WORK TO BE COMPLETED
Quote verbatim the entries below, from the line containing "Of the following options" through the end of the entries.

SOURCE MATERIAL
-- -- --

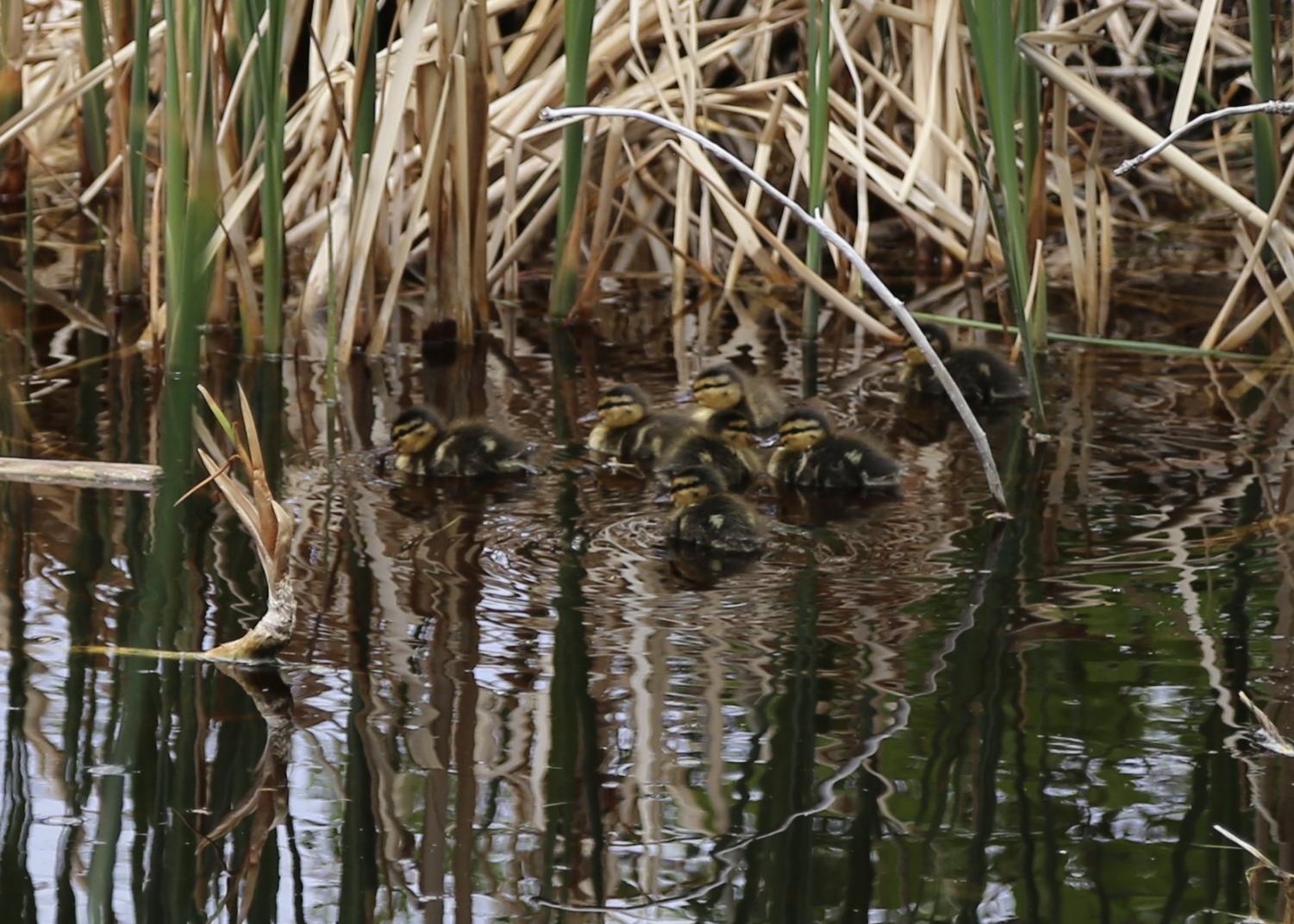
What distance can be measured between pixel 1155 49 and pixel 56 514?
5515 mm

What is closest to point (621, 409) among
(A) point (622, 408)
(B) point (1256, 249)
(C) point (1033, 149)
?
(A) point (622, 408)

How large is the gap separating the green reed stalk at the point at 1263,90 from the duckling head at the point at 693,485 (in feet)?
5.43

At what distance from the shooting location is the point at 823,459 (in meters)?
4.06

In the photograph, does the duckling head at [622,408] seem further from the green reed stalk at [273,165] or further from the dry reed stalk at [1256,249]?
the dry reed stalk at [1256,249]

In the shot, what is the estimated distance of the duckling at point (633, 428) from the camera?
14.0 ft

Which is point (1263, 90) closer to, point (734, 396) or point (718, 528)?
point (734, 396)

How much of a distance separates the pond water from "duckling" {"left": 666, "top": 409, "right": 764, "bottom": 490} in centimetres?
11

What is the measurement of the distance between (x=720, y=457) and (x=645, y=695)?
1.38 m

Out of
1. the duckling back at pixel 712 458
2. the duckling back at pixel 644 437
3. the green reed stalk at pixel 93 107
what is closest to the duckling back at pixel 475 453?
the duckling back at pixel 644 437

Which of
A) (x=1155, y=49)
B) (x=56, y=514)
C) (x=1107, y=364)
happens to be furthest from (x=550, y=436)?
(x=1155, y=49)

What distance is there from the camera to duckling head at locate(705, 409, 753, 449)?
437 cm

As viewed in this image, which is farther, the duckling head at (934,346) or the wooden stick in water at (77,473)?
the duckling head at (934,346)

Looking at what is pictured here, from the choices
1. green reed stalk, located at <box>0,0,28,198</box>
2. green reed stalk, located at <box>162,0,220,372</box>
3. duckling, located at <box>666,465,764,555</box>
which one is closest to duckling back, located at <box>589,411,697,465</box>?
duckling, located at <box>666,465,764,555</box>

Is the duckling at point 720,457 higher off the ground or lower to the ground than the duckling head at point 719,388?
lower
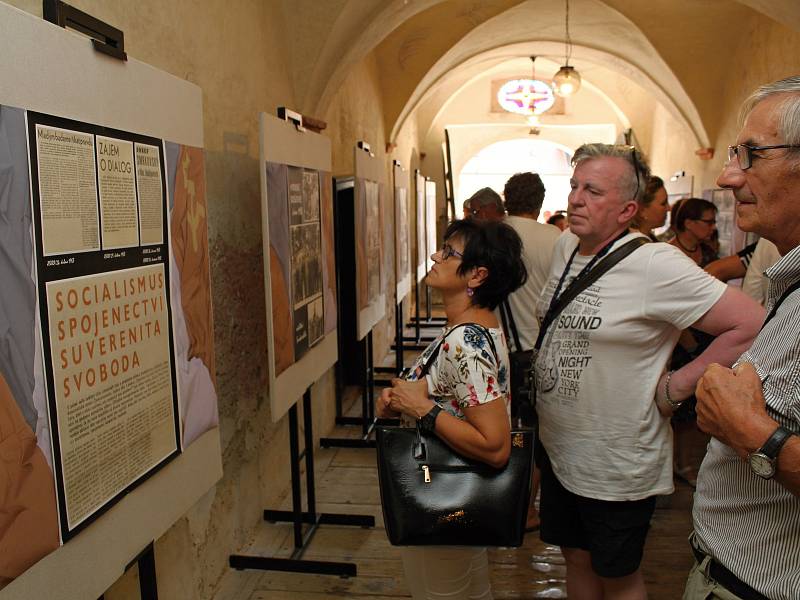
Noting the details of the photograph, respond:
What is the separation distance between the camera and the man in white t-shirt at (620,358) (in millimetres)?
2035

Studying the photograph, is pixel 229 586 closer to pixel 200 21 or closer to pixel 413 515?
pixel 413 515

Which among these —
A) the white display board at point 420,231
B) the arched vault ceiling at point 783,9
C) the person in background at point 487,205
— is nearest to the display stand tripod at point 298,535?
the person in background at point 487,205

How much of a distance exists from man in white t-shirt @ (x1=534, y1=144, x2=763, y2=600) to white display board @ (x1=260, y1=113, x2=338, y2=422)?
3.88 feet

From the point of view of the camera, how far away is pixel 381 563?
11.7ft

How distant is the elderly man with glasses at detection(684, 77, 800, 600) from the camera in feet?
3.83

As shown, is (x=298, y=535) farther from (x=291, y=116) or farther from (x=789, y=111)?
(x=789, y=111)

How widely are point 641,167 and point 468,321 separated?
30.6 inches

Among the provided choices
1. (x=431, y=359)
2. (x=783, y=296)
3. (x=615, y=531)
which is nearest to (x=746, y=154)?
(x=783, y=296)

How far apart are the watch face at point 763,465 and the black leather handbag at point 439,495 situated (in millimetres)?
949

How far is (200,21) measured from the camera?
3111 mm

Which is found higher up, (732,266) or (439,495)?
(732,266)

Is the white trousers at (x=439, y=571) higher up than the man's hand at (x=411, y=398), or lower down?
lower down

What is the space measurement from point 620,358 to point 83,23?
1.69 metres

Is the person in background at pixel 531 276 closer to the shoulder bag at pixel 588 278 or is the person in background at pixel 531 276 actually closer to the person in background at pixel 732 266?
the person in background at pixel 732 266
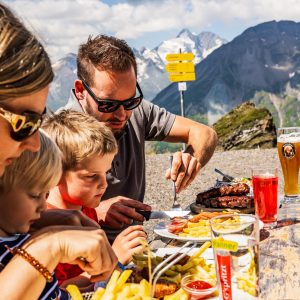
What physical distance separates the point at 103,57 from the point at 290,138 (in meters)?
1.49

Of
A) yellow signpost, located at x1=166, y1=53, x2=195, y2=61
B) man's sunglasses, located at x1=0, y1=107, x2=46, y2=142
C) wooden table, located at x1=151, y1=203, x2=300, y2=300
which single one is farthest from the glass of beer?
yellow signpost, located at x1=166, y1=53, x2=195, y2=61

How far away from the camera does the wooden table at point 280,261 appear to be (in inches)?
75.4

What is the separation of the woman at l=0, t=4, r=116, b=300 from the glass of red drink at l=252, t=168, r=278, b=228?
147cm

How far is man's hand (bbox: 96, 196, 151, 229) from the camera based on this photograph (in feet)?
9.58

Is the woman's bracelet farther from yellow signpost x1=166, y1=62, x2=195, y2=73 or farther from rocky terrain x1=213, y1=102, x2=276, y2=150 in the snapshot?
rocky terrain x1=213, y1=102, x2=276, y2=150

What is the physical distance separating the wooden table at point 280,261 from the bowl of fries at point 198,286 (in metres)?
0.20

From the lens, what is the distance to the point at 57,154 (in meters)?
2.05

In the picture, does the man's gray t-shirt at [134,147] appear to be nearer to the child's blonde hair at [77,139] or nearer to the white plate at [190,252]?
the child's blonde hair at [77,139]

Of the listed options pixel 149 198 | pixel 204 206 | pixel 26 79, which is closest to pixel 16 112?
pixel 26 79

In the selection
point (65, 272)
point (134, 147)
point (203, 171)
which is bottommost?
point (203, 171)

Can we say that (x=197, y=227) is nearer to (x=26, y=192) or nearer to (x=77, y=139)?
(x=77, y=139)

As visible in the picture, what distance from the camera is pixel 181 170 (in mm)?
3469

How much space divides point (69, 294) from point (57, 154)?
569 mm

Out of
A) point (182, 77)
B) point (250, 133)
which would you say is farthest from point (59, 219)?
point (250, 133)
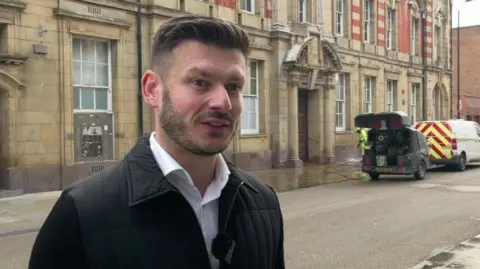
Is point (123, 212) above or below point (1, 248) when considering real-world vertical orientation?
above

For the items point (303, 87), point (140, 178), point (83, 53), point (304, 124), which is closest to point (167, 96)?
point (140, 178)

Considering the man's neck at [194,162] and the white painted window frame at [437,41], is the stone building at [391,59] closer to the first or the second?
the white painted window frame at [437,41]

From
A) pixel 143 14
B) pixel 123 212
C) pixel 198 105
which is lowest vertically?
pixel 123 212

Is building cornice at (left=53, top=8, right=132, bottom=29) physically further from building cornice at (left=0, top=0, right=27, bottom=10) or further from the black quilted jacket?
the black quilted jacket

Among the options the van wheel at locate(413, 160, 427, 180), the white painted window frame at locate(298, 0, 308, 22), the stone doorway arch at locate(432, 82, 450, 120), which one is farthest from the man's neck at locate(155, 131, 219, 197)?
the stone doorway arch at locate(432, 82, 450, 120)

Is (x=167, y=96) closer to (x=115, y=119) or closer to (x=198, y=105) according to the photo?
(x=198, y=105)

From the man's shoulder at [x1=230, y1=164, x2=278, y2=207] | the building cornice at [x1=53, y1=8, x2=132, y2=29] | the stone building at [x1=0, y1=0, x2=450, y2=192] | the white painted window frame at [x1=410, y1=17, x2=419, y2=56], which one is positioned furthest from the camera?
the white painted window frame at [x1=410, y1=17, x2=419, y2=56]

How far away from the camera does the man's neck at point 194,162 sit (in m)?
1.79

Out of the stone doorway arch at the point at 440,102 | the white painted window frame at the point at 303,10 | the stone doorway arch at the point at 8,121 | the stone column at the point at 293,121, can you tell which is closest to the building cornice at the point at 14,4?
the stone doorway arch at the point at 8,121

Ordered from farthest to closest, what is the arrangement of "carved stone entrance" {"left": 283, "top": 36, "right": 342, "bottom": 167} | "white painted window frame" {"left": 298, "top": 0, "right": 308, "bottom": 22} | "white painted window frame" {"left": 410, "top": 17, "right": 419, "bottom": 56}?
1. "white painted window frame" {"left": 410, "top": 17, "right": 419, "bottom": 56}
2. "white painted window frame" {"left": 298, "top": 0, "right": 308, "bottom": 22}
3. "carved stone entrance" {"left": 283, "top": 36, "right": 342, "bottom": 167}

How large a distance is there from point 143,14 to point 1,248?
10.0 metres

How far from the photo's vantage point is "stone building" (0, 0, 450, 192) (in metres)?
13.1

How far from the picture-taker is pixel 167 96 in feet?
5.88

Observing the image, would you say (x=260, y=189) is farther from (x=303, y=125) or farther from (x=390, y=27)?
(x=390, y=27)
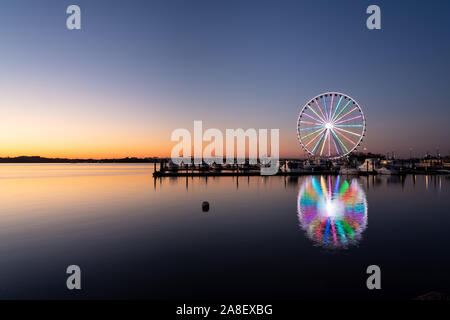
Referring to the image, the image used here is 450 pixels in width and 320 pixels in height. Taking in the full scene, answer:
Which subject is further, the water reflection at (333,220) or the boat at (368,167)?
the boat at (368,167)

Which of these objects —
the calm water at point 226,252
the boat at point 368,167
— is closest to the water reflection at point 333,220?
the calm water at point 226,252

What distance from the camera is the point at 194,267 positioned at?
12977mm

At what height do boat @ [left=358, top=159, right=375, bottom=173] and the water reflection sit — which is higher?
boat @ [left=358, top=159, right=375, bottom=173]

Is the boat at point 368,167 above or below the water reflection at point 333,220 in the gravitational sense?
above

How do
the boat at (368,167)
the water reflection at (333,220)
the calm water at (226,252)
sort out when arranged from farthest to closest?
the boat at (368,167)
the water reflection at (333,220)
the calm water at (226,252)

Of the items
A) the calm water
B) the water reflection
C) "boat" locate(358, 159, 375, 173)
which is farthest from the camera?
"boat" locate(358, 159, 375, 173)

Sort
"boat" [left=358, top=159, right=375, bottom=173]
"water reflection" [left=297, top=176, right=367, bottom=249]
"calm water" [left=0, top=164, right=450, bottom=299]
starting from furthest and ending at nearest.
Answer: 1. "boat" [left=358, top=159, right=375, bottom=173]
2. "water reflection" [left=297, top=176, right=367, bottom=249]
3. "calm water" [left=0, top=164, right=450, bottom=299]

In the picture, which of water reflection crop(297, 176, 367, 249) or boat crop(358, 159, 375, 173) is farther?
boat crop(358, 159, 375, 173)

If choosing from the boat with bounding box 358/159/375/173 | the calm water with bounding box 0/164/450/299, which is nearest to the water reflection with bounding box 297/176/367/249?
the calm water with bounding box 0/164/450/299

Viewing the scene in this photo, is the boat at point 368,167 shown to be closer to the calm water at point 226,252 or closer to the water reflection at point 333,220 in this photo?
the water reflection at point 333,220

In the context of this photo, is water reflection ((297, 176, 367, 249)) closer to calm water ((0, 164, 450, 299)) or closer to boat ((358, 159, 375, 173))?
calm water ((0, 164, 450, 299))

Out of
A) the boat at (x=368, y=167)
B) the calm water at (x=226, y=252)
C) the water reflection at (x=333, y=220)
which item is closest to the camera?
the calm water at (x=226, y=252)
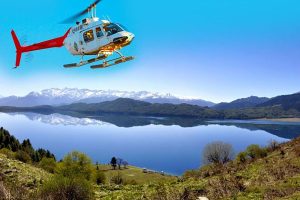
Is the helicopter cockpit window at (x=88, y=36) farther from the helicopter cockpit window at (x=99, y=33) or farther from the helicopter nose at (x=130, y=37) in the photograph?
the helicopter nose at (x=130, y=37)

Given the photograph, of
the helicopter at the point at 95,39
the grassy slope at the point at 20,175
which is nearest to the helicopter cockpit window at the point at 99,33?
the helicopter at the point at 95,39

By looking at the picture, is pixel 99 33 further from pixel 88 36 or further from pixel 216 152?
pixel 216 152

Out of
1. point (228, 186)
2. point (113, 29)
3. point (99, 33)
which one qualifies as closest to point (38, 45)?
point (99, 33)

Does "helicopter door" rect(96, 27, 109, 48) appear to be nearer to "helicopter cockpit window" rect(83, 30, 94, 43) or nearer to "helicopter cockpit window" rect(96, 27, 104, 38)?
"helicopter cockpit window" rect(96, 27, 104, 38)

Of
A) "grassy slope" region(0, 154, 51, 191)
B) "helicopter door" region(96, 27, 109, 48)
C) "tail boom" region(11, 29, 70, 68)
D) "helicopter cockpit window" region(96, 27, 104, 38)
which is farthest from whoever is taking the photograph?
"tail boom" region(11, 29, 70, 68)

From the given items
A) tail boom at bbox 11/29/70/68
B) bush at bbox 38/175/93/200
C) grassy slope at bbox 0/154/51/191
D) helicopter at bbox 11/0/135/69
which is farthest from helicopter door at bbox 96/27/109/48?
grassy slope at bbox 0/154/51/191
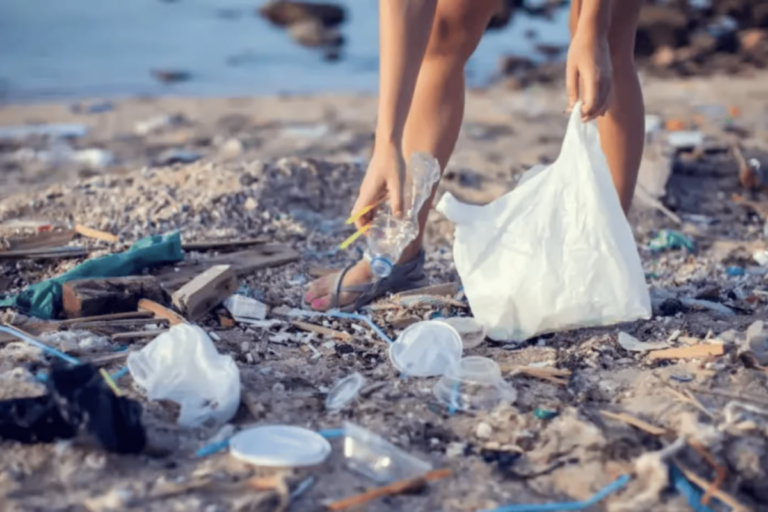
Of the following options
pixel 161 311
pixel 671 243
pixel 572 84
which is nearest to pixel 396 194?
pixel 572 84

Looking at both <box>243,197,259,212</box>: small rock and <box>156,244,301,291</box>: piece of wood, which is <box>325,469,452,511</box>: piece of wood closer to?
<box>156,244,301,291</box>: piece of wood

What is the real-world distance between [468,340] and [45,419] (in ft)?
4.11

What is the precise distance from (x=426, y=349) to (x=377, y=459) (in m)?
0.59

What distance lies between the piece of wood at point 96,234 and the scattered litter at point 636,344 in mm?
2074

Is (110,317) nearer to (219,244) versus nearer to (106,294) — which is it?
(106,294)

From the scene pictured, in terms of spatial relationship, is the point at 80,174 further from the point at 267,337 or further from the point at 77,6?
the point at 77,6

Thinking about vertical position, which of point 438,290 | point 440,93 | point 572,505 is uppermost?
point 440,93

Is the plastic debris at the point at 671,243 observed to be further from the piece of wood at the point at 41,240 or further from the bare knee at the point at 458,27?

-- -- --

RESULT OF THIS TASK
Of the following options
pixel 161 311
pixel 671 243
pixel 572 84
which is nearest to pixel 396 194?
pixel 572 84

Looking at both <box>243,197,259,212</box>: small rock and <box>156,244,301,291</box>: piece of wood, which is <box>325,469,452,511</box>: piece of wood closer to?
<box>156,244,301,291</box>: piece of wood

What is the real-world distance between [468,340] and [45,419] (in ft)?
4.11

What is the precise distance from (x=426, y=349) to (x=377, y=459) (in m)?
0.59

What distance lies between the piece of wood at point 96,234 and the scattered litter at point 636,344 in mm?
2074

Is (110,317) nearer to (219,244) versus nearer to (106,294) — which is it?
(106,294)

From the scene pictured, in terms of spatial relationship, is the point at 80,174 further from the point at 267,337 or further from the point at 77,6?
the point at 77,6

Thinking about vertical position, which of point 438,290 | point 440,93 | point 572,505 is uppermost?
point 440,93

Is the plastic debris at the point at 671,243 observed to be further from the piece of wood at the point at 41,240 or further from the bare knee at the point at 458,27?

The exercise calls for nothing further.